National District Attorneys Association



Volume 17, Number 6, 2004


Weathering the Storm after Crawford v. Washington
(Part 2 of 2)

By Allie Phillips1

As a continuation from Part 1 of this article, this section will discuss how courts have interpreted the Crawford decision between March 8 and September 8, 2004, in relation to commonly found hearsay exceptions in child abuse prosecutions. As a result of the Crawford decision, the validity of firmly-rooted hearsay exceptions has been called into question, and performing the “indicia of reliability” or “trustworthiness” test concerning hearsay statements has been abolished because Crawford overruled the decision in Ohio v Roberts, 448 U.S. 56 (1980). Cited below are cases addressing firmly rooted hearsay exceptions in a post-Crawford environment.

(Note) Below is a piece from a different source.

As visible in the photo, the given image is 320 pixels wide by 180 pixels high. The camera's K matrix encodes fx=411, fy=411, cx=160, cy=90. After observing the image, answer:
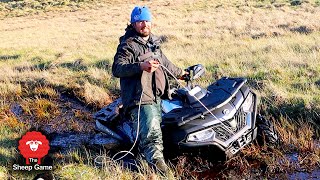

Excited Utterances and 911 calls

Since Crawford, the firmly rooted hearsay exception of excited utterance has been the most discussed and controversial of all hearsay exceptions. As a result, courts have taken the approach of analyzing the intent of the declarant and determining whether the recipient of the excited utterance questions the declarant. For example, if a declarant provides an excited utterance that is simply a cry for help or for medical treatment, and if the witness would not reasonably expect the statement to be used in a prosecutorial manner at the time the utterance is made, then those utterances are being declared non-testimonial and are subject to a traditional hearsay analysis.2 However, if a declarant provides an excited utterance that could reasonably be expected to be used at a later trial (such as reporting a crime), or if a statement is made in response to questioning by the 911 operator, those utterances are being declared testimonial and will require the witness to testify.

In People v. Cortes, 2004 N.Y. Misc. LEXIS 663 (2004), at issue was an anonymous 911 call where a murder was described and the assailant’s description and location were relayed to the 911 operator. The Cortes court found the 911 tape to be testimonial and required the caller to testify in order to admit the tape. The court reasoned that, “The first emergency call on the 911 tape was made by a male observer who could not be located by the prosecution and was therefore unavailable for cross-examination at trial. … The 911 operator asked questions about the shooter’s location, description, and direction of movement, all necessary for the police to conduct their investigation. … The tape shows that the caller supplied information to the 911 operator in response to the operator’s questions and that he also gave relevant information before the question was asked. … The circumstances of some 911 calls, particularly those reporting a crime, are within the definition of interrogation. … The police department collects information about crimes through callers to 911 who either are aware of the needed information because they have been told by public communications or because they are specifically asked by operators. The method for taking the calls falls within the definition of interrogation. … The admission of 911 calls in New York is premised on the theory of spontaneous declaration, excited utterance or present sense impression. When a 911 call is made to report a crime and supply information about the circumstances and the people involved, the purpose of the information is for investigation, prosecution, and potential use at a judicial proceeding; it makes no difference what the caller believes.”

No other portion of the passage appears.